:: Okuma metni ::

>>>

Close

20/11/2017

IoT sayesinde artık aydınlatma kontrolleri “ayarla ve unut” değil

Aydınlatma kontrolleri artık IoT (Nesnelerin İnterneti) gelişmeleriyle “ayarla ve unut” olmaktan çıktı.

Bir aydınlatma kontrol sistemindeki herhangi bir değişiklik; bir şifre-IT entegratörünün güvenli parolasını veya kaçınılmaz olarak pahalı bir alternatif olan yerinde ziyareti gerektiriyordu. Tüm kullanıcılar ve tasarımcılar için nihai ışık ayarı çok önemli ve olası arızalarda sık sık beklemek zorunda kalınıyordu. Birisi ayarı tekrar yapmaya geldiğinde kontrol mantığı programlanılan alanın içinde olmadığından, dizüstü bilgisayarları ile IT dolaplarına yerleşip anahtarları tıklanarak gerekli değişiklikler yapılıyordu. Ya da bazen bir telsiz kullanımı gerekiyordu. Her ayar değişikliğinde, ilgili ayarı tanımlamak için dizüstü bilgisayarda kontrol bölgeleri, semboller ve dakikalar çözülmeliydi. Bir son kullanıcının veya tasarımcının bakış açısından, aydınlatma ayarı her zaman zorlu bir süreç olmuştur çünkü sezgisel ya da kolayca erişilebilir değildir. Elbette çoğunlukla kimse bu karmaşık ve pahalı sistemi tekrarlamak istemiyor ve bu sebeple tek bir senaryoya mahkum olunuyordu; “ayarla ve unut”.

Şimdi, bu karmaşık süreç geçmişte kaldı. Yalnızca programcılar tarafından anlaşılan eski DOS PC terminallerini unutabilirsiniz. Nesnelerin interneti (IoT) ile artık kontrol, bir akıllı telefon üzerinden yapılabiliyor. Aydınlatma neden hala on yıllar öncesinin, geçmiş teknolojisinde sıkışıp kalsın?

Bunun sebebi, piyasada yerleşik olan bir avuç şirketin hali hazırda kurulu dağıtım ve satış düzeni mi? Yoksa, aydınlatma endüstrisinin, kullanıcılarının IoT özellikli aydınlatma kontrolleriyle gelen tüm olasılıkları benimsemeye hazır olmadığı mı düşünülüyor? Tüm tüketicilerin hayatlarını kolaylaştırmak için en iyi ve teknolojik açıdan en gelişmiş seçenekleri bekledikleri bir toplumda yaşıyoruz. Müşteriler gerçekten istemiyor mu yoksa daha iyi seçenekler bilmediklerinden ihtiyaçlarını görmezden mi geliyoruz? Bunu aklımızda tutarsak, hiç düşünmediğimiz aydınlatma kontrolü için birçok yeni olanak ve özelliğin olduğuna ikna olabiliriz.

Bu günlerde kablosuz sistemler ve IoT hakkında çok şey konuşuluyor. Ama şu soruya yanıt gelmiyor; IoT tabanlı aydınlatma kontrolleri nedir? Artık tüm güç kablosuz kontrollerde.

<<<

:: Veri kesiti ::
>>>

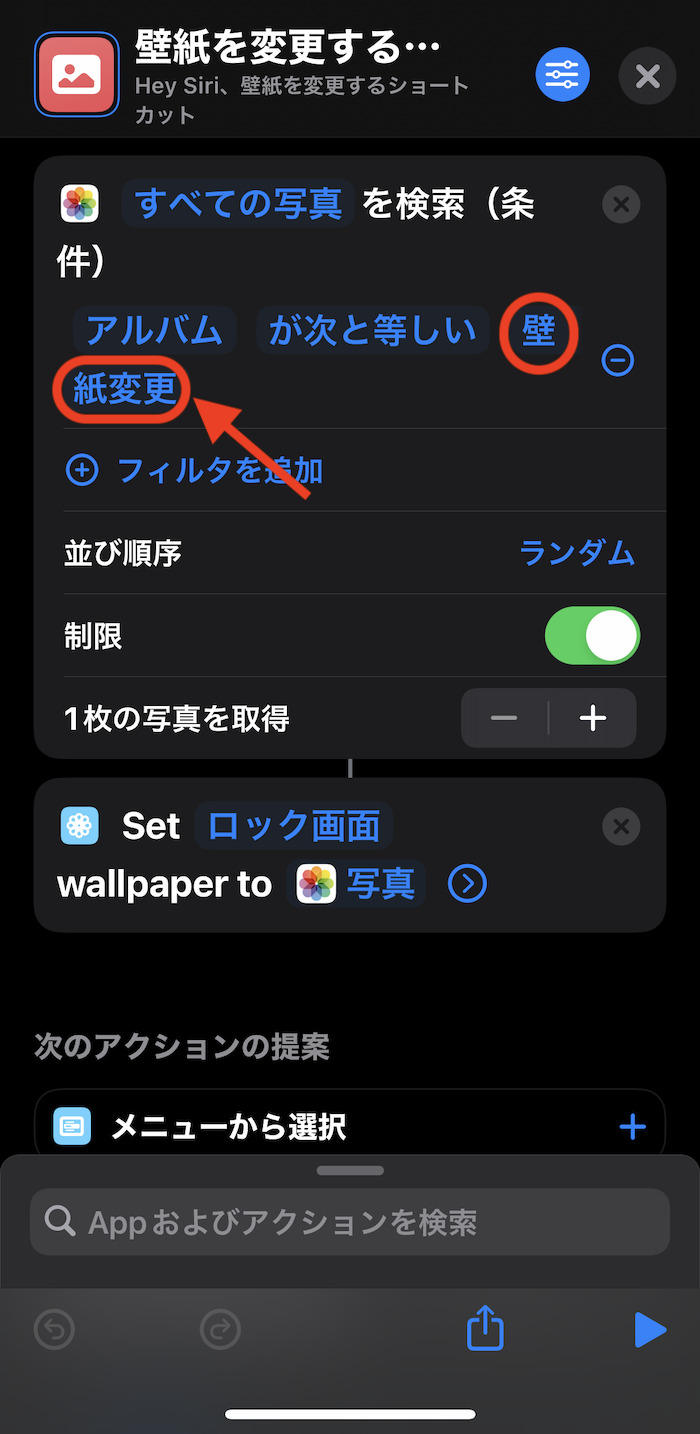 Iphone ロック画面の壁紙を自動変更するショートカットの作り方 レシピあり 100gb Info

<<<

:: Alıştırmanın amacı ::
Aydınlatma kontrolleri hakkındaki metne göre, Nesnelerin İnterneti (IoT) ile kontrol artık hangi cihaz üzerinden yapılabiliyor?

:: Çözümünüz ::
Akıllı telefon üzerinden.